Output the full listing below exactly, without the pictures.

- EXERCISE DATA -
------------------------

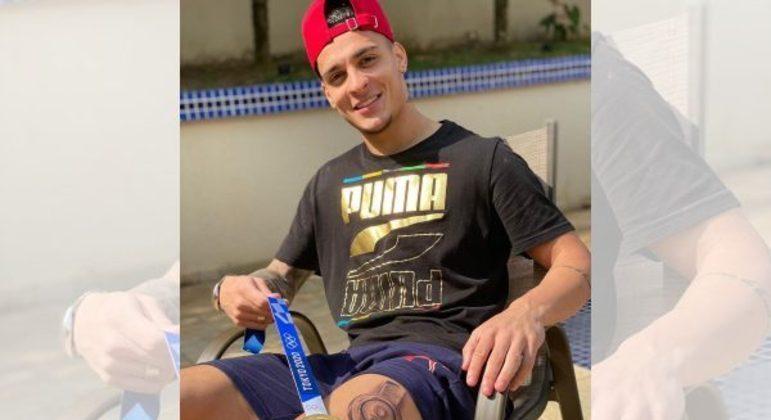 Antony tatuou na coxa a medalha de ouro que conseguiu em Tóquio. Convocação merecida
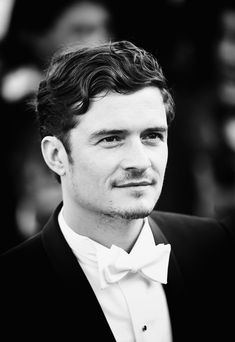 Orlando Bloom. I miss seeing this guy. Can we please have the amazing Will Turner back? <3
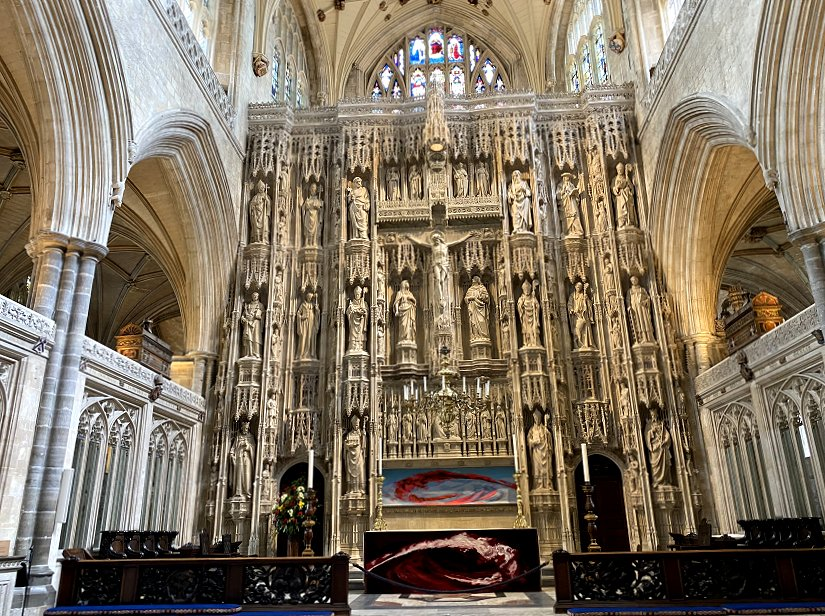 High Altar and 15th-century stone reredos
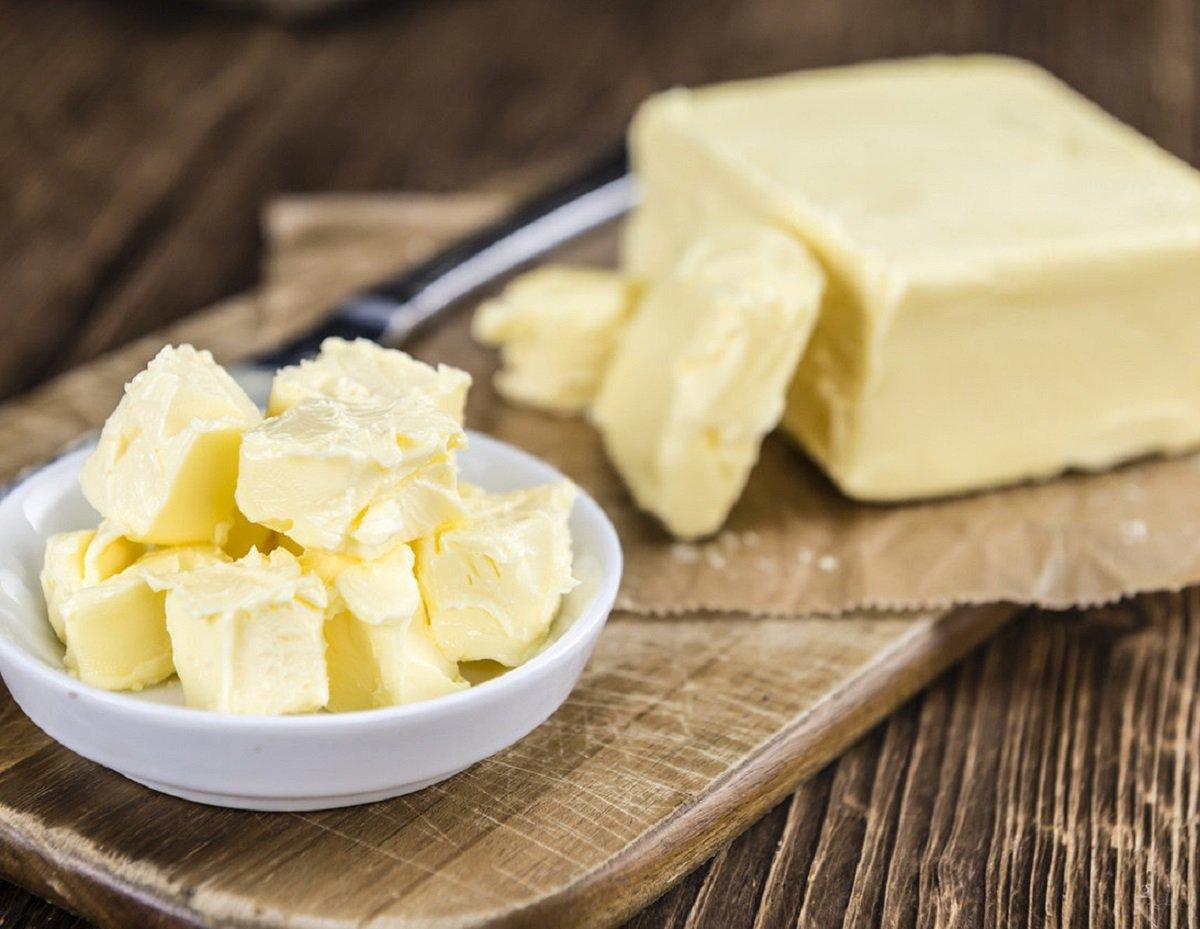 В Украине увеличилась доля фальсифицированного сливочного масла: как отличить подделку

------------------------

- TASK OUTPUT -
 Antony tatuou na coxa a medalha de ouro que conseguiu em Tóquio. Convocação merecida
 Orlando Bloom. I miss seeing this guy. Can we please have the amazing Will Turner back? <3
 High Altar and 15th-century stone reredos
 В Украине увеличилась доля фальсифицированного сливочного масла: как отличить подделку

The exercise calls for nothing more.